- **PAGE**:
God Table

The "God Table" is similar to the GodClass. A "God Table" is an table that represents [allegedly] way too many other entities in the system and may grow beyond all logic to become The Table That Holds Everything.

A God Table it is typically created to avoid having lots of tables to represent "catalogs" (for example, the catalog of countries, the catalog of states and the catalog of cities are combined in to a single "locations_catalog") sometimes this is used for all catalogs in a system (units of measure, location information, names, valid statuses in the life cycle of other entities and even flavors of ice cream are stored all in the same table), the justification for doing this is that generally all this tables end up being pretty similar (all them have 3 fields: id (primary key), name, description) and sometimes the name is the pk.

I think God Tables are created because of FearOfAddingTables (the relational cousin of FearOfAddingClasses)

A big question about this, is that have seen this "pattern" in huge enterprise systems (like OracleFinancial?) and, while I don't really like creating God Tables, I am not sure if it is a GoodThing or a BadThing.

I do know it goes against Foreign Key verification, because makes you have a GodCatalogId? in your Tables instead of a CountryId? or a FlavorOfIceCreamId?, so I guess it is not a GoodThing, but I would like to know the opinion of the community.

[While a "God Table" is almost invariably a bad idea for the reason noted above, there may occasionally be requirements or restrictions that dictate otherwise. Database and modeling issues should always be carefully considered on a case-by-case basis. Be wary of "one size fits all" directives about modeling!]

I disagree. Lots of small tables often results in artificial separation of concepts that are really more or less the same thing and may grow the same over time. The real world is often hybrid stuff. It fits the philosophy of set theory under which something can be more than one thing at the same time based on shiftable set memberships, something that splitting prevents. One is not forced into hard taxonomies, keeping the system open and flexible. DelayClassification. I've seen messes made by mad splitters and I wanted to slap them. The SQL statements needed kajillion JOINs and UNIONs to do anything, and ran really slow. A virtual separation is easier to code up (and undo) than the other way around. (In my experience it is the other way around)

- **INFORMATION SUPPLIED**:
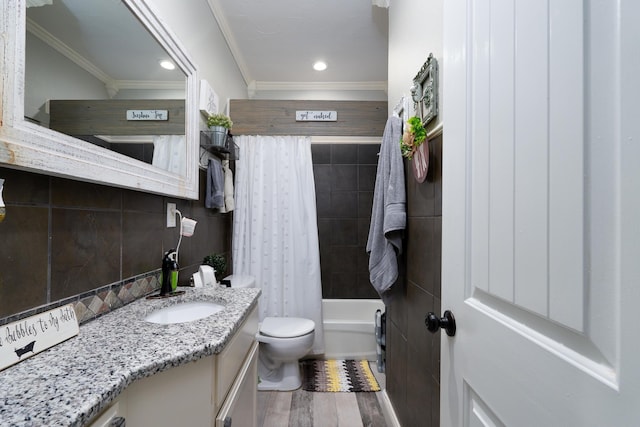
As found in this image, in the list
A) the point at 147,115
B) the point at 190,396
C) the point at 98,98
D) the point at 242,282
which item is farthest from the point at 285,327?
the point at 98,98

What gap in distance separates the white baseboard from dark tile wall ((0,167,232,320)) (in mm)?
1473

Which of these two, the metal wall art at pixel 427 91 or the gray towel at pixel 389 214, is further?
the gray towel at pixel 389 214

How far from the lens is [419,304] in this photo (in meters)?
1.16

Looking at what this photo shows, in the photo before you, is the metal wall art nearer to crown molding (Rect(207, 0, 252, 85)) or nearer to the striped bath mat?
crown molding (Rect(207, 0, 252, 85))

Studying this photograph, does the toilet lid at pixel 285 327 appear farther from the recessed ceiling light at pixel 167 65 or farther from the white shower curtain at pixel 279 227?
the recessed ceiling light at pixel 167 65

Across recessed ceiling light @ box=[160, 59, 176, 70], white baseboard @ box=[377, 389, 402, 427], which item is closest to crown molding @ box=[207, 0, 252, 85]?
recessed ceiling light @ box=[160, 59, 176, 70]

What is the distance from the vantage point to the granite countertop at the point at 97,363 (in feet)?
1.46

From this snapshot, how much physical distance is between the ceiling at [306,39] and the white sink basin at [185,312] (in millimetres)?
1925

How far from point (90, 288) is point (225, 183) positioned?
1.23m

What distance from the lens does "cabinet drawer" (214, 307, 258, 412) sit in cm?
77

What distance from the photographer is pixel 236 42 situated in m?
2.25

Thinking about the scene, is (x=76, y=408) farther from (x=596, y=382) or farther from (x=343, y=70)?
(x=343, y=70)

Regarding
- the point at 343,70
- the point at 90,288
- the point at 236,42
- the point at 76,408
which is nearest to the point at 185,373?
the point at 76,408

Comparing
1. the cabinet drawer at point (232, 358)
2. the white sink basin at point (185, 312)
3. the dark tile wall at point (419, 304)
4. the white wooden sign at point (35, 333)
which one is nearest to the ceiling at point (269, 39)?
the white wooden sign at point (35, 333)
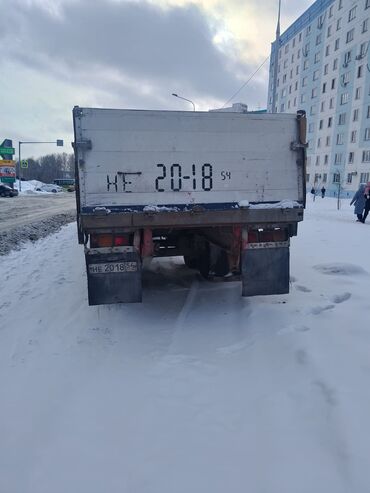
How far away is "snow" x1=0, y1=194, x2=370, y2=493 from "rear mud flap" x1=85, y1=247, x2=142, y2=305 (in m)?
0.45

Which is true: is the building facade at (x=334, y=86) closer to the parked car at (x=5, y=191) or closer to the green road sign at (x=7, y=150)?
the parked car at (x=5, y=191)

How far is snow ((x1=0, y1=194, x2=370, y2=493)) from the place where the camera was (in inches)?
92.7

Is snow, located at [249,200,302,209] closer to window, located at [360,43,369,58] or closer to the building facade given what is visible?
the building facade

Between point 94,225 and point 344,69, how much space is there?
4914cm

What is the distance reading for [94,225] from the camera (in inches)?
164

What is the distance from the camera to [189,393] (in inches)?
125

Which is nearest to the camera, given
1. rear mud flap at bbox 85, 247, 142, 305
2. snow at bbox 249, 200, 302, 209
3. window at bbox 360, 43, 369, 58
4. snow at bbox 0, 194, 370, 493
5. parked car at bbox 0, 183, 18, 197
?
snow at bbox 0, 194, 370, 493

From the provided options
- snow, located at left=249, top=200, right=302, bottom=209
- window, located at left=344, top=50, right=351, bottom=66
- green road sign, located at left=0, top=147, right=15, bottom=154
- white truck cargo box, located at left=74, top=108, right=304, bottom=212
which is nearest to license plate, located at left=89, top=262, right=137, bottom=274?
white truck cargo box, located at left=74, top=108, right=304, bottom=212

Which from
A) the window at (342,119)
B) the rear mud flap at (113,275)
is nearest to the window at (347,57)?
the window at (342,119)

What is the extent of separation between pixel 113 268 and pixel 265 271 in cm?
186

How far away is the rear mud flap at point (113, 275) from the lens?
14.2ft

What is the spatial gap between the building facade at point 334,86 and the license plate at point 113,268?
1403 inches

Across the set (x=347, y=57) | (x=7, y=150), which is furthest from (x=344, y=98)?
(x=7, y=150)

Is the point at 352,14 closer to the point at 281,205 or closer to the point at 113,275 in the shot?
the point at 281,205
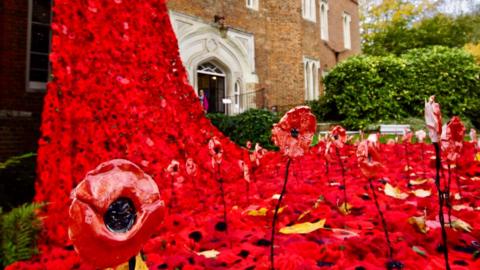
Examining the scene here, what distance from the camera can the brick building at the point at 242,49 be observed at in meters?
11.3

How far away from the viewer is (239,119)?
7.84 m

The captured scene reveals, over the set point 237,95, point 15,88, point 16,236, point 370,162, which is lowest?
point 16,236

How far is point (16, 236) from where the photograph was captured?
1.76 meters

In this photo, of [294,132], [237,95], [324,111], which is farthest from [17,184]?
[324,111]

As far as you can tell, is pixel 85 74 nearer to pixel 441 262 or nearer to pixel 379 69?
pixel 441 262

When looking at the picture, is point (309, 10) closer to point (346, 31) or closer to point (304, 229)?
point (346, 31)

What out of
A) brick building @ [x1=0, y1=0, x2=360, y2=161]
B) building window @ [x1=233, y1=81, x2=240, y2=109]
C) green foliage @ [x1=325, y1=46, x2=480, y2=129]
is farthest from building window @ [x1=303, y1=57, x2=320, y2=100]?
building window @ [x1=233, y1=81, x2=240, y2=109]

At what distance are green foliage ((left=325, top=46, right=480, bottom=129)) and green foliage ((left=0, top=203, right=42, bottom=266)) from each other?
11.1m

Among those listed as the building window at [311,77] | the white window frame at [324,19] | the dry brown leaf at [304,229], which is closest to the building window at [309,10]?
the building window at [311,77]

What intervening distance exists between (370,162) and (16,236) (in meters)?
1.81

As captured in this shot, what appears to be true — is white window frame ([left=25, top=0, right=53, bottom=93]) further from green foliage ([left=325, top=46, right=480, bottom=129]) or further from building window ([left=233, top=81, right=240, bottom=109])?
green foliage ([left=325, top=46, right=480, bottom=129])

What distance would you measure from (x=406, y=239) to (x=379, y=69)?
11.8 metres

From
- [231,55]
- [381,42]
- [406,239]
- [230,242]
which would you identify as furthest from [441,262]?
[381,42]

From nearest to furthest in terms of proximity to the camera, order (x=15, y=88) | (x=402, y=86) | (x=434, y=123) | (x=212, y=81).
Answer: (x=434, y=123) → (x=15, y=88) → (x=402, y=86) → (x=212, y=81)
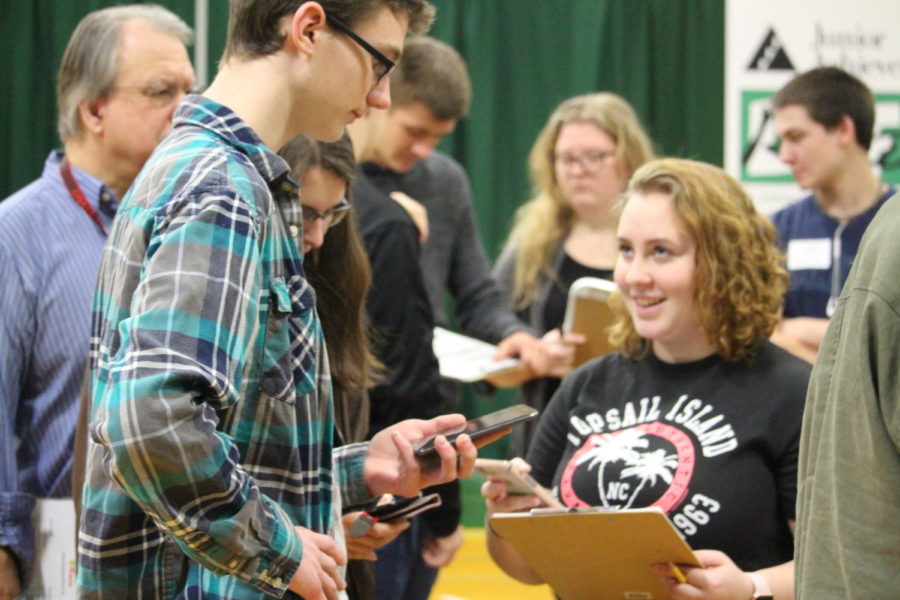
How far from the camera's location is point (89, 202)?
7.80ft


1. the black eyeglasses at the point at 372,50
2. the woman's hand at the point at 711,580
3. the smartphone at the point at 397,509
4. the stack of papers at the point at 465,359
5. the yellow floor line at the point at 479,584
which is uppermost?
the black eyeglasses at the point at 372,50

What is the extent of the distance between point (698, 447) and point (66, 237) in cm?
127

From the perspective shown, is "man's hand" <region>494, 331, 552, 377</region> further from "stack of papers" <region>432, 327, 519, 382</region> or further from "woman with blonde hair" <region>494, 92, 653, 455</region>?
"woman with blonde hair" <region>494, 92, 653, 455</region>

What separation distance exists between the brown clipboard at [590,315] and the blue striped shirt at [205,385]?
164cm

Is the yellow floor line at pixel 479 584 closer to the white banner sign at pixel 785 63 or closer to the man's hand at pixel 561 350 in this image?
the man's hand at pixel 561 350

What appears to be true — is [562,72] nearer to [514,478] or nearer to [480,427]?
[514,478]

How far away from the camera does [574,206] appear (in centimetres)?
372

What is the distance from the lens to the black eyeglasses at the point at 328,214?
203cm

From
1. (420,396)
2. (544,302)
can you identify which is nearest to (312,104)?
(420,396)

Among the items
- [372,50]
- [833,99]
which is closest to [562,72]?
[833,99]

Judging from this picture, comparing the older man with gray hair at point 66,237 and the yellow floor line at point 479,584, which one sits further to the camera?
the yellow floor line at point 479,584

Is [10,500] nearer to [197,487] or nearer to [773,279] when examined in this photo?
[197,487]

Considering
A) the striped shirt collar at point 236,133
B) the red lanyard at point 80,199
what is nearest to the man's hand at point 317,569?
the striped shirt collar at point 236,133

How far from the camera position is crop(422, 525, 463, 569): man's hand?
116 inches
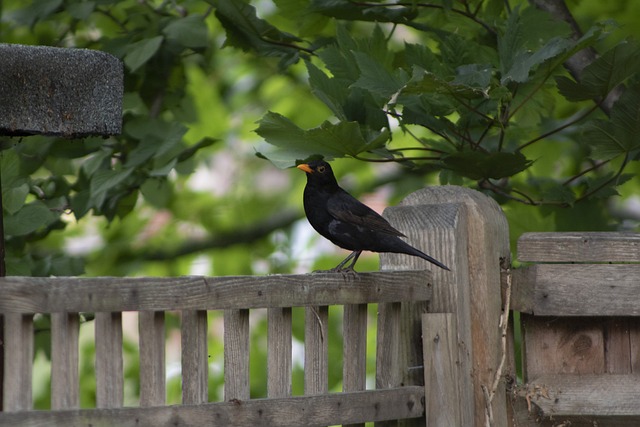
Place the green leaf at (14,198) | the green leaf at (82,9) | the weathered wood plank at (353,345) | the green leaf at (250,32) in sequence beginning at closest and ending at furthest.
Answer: the weathered wood plank at (353,345) → the green leaf at (14,198) → the green leaf at (250,32) → the green leaf at (82,9)

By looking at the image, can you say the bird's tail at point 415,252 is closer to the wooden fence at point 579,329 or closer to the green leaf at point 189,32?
the wooden fence at point 579,329

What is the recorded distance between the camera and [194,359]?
6.03 feet

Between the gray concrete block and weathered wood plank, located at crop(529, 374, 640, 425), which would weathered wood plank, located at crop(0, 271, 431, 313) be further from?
weathered wood plank, located at crop(529, 374, 640, 425)

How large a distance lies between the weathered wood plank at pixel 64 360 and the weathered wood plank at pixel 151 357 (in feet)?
0.45

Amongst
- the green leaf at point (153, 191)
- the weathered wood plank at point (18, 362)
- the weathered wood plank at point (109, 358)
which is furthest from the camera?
the green leaf at point (153, 191)

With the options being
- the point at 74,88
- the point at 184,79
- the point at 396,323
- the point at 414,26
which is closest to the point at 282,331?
the point at 396,323

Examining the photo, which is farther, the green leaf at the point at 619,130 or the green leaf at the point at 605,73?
the green leaf at the point at 619,130

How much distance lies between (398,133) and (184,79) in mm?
1904

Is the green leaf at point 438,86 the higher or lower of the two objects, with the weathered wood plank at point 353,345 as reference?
higher

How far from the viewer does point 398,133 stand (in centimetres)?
532

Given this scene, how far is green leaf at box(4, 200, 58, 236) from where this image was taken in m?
2.80

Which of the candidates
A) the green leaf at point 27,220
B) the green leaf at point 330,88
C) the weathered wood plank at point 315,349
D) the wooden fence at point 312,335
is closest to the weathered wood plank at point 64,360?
the wooden fence at point 312,335

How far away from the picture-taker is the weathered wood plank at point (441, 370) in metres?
2.23

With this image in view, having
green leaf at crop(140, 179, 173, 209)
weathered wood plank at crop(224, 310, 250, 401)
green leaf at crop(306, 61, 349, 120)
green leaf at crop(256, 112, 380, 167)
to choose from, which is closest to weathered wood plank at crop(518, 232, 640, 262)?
green leaf at crop(256, 112, 380, 167)
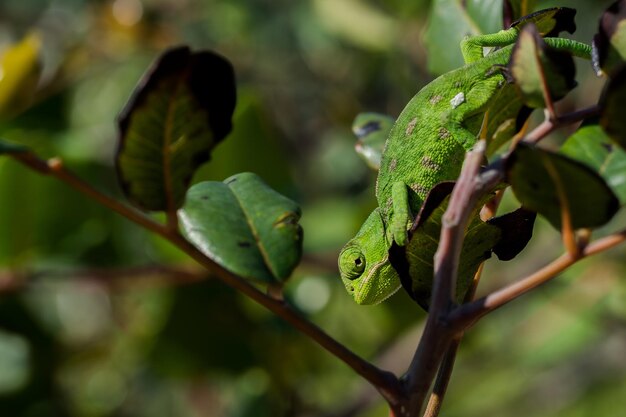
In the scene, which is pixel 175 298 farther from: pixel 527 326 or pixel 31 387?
pixel 527 326

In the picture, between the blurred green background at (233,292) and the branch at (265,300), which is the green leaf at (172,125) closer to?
the branch at (265,300)

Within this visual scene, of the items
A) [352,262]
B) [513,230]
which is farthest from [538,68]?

- **OBJECTIVES**:
1. Quote the God Table page between "A God Table" and "name is the pk.", inclusive.
2. Answer these questions from the God Table page:
(a) Which three fields do the catalog tables generally all have, according to the page?
(b) What is named as the reason God Tables are created?
(c) According to the final paragraph, what did the SQL statements of the "mad splitters" need in order to do anything?

- **TASK-BY-TASK SOLUTIONS**:
1.
A God Table it is typically created to avoid having lots of tables to represent "catalogs" (for example, the catalog of countries, the catalog of states and the catalog of cities are combined in to a single "locations_catalog") sometimes this is used for all catalogs in a system (units of measure, location information, names, valid statuses in the life cycle of other entities and even flavors of ice cream are stored all in the same table), the justification for doing this is that generally all this tables end up being pretty similar (all them have 3 fields: id (primary key), name, description) and sometimes the name is the pk.

2.
(a) id (primary key), name, and description.
(b) FearOfAddingTables, described as the relational cousin of FearOfAddingClasses.
(c) A kajillion JOINs and UNIONs.